Władysław Frasyniuk w niedzielnej rozmowie z dziennikarzem telewizyjnym odniósł się do piątkowych wydarzeń z piątku, gdy grupa demonstrujących osób obrzuciła jajkami rządowe limuzyny. Samochody te wyjeżdżały z terenu Pałacu Prezydenckiego po desygnowaniu przez Andrzeja Dudę Mateusza Morawieckiego na stanowisko premiera.

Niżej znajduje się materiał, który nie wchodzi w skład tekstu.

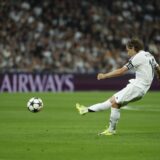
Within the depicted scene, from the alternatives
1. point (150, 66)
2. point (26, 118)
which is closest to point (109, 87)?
point (26, 118)

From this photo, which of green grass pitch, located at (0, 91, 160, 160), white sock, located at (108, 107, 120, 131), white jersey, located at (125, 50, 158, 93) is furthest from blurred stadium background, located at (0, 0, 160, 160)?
white sock, located at (108, 107, 120, 131)

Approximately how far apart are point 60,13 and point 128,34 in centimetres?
381

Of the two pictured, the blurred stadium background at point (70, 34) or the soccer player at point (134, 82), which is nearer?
the soccer player at point (134, 82)

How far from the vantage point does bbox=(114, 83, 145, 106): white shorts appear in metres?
14.6

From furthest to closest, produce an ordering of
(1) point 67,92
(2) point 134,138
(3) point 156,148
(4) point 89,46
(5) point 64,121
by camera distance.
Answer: (4) point 89,46 < (1) point 67,92 < (5) point 64,121 < (2) point 134,138 < (3) point 156,148

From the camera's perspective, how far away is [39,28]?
35.7m

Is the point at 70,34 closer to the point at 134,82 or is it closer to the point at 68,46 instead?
the point at 68,46

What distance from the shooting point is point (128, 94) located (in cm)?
1470

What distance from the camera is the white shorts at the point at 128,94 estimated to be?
47.9 feet

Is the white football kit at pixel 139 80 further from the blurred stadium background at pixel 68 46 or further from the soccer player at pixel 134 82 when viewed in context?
the blurred stadium background at pixel 68 46

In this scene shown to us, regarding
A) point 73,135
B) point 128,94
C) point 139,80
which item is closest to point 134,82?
point 139,80

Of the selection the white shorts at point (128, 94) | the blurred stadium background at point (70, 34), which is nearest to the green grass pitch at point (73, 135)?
the white shorts at point (128, 94)

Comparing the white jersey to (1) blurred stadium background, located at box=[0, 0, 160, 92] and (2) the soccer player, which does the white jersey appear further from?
(1) blurred stadium background, located at box=[0, 0, 160, 92]

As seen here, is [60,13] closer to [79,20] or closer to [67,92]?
[79,20]
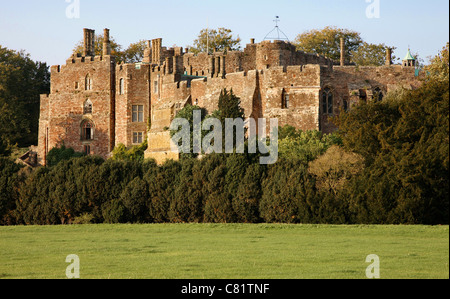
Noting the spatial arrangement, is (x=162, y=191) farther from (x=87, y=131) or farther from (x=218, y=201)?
(x=87, y=131)

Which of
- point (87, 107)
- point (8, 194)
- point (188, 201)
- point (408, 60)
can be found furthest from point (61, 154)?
point (408, 60)

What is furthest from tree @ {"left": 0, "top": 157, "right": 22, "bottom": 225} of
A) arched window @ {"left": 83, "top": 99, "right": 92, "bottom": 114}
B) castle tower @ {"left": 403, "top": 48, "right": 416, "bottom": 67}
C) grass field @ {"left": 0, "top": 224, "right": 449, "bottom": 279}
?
castle tower @ {"left": 403, "top": 48, "right": 416, "bottom": 67}

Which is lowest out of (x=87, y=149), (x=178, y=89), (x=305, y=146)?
(x=87, y=149)

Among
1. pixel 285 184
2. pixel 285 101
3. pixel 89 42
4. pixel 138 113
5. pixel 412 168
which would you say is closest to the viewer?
pixel 412 168

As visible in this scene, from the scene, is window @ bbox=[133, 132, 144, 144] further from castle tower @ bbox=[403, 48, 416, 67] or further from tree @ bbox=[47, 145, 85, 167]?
castle tower @ bbox=[403, 48, 416, 67]

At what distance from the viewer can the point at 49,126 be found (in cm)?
8044

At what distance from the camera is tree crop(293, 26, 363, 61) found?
93.1 metres

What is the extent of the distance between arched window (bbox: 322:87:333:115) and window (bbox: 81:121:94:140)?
25.9 meters

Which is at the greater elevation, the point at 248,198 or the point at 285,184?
the point at 285,184

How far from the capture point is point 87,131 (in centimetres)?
8006

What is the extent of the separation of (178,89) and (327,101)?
15242 millimetres

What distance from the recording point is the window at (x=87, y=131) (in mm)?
79812

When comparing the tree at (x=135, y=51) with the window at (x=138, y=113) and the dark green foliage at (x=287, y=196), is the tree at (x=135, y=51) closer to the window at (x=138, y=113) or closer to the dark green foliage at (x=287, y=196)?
the window at (x=138, y=113)
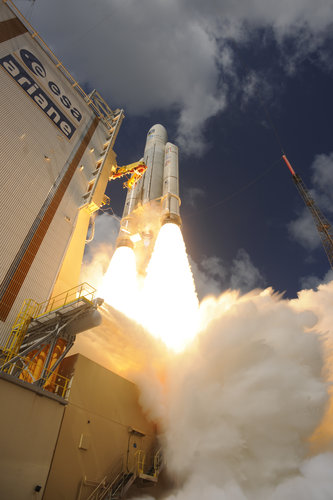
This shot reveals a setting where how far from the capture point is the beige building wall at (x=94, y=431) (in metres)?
13.2

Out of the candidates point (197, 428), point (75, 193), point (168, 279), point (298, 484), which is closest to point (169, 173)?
point (75, 193)

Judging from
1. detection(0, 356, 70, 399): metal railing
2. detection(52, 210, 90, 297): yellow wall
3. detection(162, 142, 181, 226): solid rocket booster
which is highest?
detection(162, 142, 181, 226): solid rocket booster

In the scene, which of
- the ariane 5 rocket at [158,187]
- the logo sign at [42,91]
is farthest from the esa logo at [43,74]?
the ariane 5 rocket at [158,187]

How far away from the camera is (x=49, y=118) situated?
→ 24672 mm

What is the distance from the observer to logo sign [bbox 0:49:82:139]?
22859mm

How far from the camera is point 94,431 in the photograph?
589 inches

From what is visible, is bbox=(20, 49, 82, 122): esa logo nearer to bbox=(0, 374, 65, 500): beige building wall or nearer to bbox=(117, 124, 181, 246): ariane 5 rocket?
bbox=(117, 124, 181, 246): ariane 5 rocket

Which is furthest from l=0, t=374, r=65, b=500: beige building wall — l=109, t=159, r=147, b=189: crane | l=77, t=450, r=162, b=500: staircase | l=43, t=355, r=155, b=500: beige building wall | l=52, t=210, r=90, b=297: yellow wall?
l=109, t=159, r=147, b=189: crane

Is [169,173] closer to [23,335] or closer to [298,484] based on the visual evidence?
[23,335]

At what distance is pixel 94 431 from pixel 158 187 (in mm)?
22199

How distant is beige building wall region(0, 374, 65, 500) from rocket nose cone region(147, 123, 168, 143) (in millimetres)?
30173

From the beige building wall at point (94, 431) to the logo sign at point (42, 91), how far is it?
18700mm

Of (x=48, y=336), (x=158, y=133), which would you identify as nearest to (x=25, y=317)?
(x=48, y=336)

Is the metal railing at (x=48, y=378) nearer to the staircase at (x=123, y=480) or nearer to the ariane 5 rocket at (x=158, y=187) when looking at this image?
the staircase at (x=123, y=480)
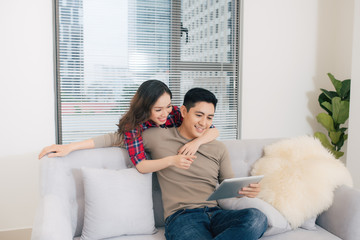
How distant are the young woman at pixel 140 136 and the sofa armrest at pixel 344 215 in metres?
0.74

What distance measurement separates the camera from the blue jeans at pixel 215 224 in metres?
1.44

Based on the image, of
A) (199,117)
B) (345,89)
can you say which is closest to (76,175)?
(199,117)

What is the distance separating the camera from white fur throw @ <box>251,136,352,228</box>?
67.2 inches

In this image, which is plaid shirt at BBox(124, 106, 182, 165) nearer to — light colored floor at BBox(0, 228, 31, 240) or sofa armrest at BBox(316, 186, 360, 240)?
Answer: sofa armrest at BBox(316, 186, 360, 240)

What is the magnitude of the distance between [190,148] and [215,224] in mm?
404

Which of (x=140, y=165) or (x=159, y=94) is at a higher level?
(x=159, y=94)

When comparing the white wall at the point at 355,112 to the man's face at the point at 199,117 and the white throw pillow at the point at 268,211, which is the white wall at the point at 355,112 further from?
the man's face at the point at 199,117

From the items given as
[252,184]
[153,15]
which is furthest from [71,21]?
[252,184]

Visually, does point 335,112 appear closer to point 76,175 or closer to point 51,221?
point 76,175

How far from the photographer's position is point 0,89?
8.00ft

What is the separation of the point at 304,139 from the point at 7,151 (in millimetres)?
2120

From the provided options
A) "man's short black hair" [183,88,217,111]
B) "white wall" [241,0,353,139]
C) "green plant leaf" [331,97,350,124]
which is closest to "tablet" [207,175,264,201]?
"man's short black hair" [183,88,217,111]

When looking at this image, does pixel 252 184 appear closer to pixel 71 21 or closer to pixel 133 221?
pixel 133 221

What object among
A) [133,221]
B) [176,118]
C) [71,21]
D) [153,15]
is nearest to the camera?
[133,221]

PRL-owski opozycjonista stwierdził: – Zabicie demokracji w Polsce oznacza, że w dłuższej lub krótszej perspektywie polecą kamienie, tak jak to było w stanie wojennym. Nie czarujmy się – władza odbiera prawa i swobody obywatelskie. Pozbawia nas sprawiedliwego sędziego, dostępu do prawdziwego niezawisłego sądu. W systemie autorytarnym ulica decyduje, czy władza się jej boi, czy się nie boi. Jestem wielkim zwolennikiem białych róż, ale uważam, że system popycha nas do tego, żeby rzeczywiście to nie jajka, ale za chwilę poleciały kamienie. Odpowiedzią na autorytarne rządy jest tylko twardy opór.

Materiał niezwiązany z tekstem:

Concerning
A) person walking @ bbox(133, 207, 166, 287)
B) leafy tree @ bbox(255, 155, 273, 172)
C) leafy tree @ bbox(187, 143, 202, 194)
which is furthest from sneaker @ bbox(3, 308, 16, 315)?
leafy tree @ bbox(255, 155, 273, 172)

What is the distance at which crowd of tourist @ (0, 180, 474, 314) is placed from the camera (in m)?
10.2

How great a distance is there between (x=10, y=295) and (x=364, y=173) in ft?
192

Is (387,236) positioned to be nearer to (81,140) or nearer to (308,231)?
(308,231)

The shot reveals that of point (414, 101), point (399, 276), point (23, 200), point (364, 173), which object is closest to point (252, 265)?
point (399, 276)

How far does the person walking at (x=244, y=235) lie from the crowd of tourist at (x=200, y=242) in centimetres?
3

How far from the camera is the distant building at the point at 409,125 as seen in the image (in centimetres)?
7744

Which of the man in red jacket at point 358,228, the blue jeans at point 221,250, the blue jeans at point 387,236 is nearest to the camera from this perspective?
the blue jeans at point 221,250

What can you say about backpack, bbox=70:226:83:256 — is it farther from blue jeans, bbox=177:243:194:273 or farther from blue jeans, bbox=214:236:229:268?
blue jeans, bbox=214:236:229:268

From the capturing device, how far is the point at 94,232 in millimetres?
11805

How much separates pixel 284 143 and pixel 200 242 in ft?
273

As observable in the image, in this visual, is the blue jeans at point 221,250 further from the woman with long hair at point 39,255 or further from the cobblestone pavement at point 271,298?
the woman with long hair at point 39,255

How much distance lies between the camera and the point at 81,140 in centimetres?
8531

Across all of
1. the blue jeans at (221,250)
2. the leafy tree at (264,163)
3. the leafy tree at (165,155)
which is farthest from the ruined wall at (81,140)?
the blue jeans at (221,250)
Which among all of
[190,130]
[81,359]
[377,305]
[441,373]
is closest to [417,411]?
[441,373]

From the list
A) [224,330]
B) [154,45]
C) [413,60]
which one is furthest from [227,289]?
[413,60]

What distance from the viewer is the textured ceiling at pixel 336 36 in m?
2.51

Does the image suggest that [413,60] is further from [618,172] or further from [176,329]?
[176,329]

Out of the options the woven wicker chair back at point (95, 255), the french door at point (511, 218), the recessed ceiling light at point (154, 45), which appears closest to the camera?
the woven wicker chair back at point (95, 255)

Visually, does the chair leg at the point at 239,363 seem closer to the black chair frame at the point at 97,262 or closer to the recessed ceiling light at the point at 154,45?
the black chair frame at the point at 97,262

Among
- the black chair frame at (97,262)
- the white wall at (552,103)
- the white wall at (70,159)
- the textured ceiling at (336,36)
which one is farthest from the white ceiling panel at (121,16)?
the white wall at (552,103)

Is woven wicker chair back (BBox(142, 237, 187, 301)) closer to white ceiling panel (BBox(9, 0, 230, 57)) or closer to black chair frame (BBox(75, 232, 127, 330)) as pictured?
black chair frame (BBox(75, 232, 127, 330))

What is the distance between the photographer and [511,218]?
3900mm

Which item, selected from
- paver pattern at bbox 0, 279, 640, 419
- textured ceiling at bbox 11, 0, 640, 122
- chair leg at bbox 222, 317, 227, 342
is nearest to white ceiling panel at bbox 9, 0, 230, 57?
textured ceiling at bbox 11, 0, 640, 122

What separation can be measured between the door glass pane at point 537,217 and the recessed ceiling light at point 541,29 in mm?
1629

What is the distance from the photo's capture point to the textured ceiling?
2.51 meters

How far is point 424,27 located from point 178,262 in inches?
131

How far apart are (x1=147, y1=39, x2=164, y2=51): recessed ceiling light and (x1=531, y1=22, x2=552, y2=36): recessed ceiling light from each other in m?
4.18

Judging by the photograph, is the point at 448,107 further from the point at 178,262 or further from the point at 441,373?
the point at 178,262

Frasyniuk dodał: – Jajka, które lecą, nikogo nie zabiją, nikomu krzywdy nie zrobią. Demonstracje – że tak powiem – mają swój wyraz i to, że ktoś rzucił jajkiem w polityka, to nie jest nic strasznego. Nic takiego się nie stało. Kamień już to jest inna rozmowa. Ja wiem, że może się tak zdarzyć. Jeżeli władza będzie napinała tę procę, to z tej procy może ten kamień wylecieć.